In the listing below, find each line holding "dispersal" and copy it.
--- Supplied data Enclosed Below ---
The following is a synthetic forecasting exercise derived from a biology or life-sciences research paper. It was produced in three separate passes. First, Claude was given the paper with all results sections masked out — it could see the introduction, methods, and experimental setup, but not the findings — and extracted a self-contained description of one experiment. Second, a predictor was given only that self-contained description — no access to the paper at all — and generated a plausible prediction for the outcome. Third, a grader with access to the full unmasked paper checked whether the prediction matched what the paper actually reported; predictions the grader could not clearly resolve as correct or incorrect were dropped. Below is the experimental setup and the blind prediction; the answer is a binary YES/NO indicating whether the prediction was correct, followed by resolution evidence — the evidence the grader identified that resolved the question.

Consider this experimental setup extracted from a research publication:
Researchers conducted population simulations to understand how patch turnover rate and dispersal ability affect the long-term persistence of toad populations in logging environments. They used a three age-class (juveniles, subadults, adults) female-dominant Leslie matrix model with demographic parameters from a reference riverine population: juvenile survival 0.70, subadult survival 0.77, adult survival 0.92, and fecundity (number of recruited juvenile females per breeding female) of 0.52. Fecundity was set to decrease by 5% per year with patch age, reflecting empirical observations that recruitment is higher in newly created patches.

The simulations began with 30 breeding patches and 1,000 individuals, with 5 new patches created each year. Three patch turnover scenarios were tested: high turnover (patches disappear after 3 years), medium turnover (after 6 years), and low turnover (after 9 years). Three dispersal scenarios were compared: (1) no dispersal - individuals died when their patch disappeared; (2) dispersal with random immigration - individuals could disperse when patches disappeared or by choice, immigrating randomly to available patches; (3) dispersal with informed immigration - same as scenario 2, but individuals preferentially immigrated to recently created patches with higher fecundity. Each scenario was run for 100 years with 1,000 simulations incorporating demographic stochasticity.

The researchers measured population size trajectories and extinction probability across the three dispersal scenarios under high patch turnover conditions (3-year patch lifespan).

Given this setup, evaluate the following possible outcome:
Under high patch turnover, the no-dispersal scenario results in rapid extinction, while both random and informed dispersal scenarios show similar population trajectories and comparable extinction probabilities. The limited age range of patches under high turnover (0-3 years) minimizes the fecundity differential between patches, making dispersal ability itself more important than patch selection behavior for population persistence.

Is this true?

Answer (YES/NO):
--- End of Enclosed Supplied data ---
--- Supplied data Enclosed Below ---
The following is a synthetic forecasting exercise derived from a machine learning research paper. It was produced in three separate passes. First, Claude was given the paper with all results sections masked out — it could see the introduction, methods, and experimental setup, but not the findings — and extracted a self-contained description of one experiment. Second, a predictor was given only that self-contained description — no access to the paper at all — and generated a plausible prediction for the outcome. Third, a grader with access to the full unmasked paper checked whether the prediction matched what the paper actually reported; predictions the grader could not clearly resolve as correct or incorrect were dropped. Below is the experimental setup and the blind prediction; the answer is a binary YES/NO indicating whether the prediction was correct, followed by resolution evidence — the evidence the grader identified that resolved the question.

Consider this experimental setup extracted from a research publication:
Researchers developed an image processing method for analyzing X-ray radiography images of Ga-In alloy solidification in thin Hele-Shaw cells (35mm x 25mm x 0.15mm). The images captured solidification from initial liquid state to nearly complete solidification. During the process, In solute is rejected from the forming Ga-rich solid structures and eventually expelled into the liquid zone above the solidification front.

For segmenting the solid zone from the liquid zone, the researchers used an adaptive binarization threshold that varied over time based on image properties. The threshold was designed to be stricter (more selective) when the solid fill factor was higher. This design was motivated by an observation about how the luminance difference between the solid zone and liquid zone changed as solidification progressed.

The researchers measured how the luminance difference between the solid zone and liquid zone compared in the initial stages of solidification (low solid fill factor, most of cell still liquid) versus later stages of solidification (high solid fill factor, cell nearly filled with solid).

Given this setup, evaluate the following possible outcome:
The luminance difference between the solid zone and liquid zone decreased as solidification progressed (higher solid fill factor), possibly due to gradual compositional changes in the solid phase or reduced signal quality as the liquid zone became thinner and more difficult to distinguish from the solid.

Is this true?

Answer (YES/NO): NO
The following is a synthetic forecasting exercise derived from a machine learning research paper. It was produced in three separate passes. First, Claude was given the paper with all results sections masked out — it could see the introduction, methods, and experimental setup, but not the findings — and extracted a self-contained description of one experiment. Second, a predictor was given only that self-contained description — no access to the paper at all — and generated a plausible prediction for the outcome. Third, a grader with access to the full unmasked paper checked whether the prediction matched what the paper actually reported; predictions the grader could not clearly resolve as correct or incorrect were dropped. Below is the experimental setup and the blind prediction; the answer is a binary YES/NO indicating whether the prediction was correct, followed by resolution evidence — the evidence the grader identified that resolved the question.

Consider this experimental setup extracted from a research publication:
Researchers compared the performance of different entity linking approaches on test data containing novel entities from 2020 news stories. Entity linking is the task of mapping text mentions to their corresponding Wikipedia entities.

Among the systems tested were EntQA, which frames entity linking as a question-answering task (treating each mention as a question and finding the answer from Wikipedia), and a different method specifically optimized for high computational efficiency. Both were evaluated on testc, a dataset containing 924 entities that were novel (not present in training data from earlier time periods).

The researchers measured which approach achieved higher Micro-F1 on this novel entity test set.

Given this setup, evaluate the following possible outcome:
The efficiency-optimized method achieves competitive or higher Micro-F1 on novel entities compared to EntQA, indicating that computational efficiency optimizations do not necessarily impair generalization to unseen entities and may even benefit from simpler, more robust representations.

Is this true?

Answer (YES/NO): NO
--- End of Enclosed Supplied data ---
## Response to this exercise
Researchers conducted population simulations to understand how patch turnover rate and dispersal ability affect the long-term persistence of toad populations in logging environments. They used a three age-class (juveniles, subadults, adults) female-dominant Leslie matrix model with demographic parameters from a reference riverine population: juvenile survival 0.70, subadult survival 0.77, adult survival 0.92, and fecundity (number of recruited juvenile females per breeding female) of 0.52. Fecundity was set to decrease by 5% per year with patch age, reflecting empirical observations that recruitment is higher in newly created patches.
The simulations began with 30 breeding patches and 1,000 individuals, with 5 new patches created each year. Three patch turnover scenarios were tested: high turnover (patches disappear after 3 years), medium turnover (after 6 years), and low turnover (after 9 years). Three dispersal scenarios were compared: (1) no dispersal - individuals died when their patch disappeared; (2) dispersal with random immigration - individuals could disperse when patches disappeared or by choice, immigrating randomly to available patches; (3) dispersal with informed immigration - same as scenario 2, but individuals preferentially immigrated to recently created patches with higher fecundity. Each scenario was run for 100 years with 1,000 simulations incorporating demographic stochasticity.
The researchers measured population size trajectories and extinction probability across the three dispersal scenarios under high patch turnover conditions (3-year patch lifespan).
Under high patch turnover, the no-dispersal scenario results in rapid extinction, while both random and informed dispersal scenarios show similar population trajectories and comparable extinction probabilities. The limited age range of patches under high turnover (0-3 years) minimizes the fecundity differential between patches, making dispersal ability itself more important than patch selection behavior for population persistence.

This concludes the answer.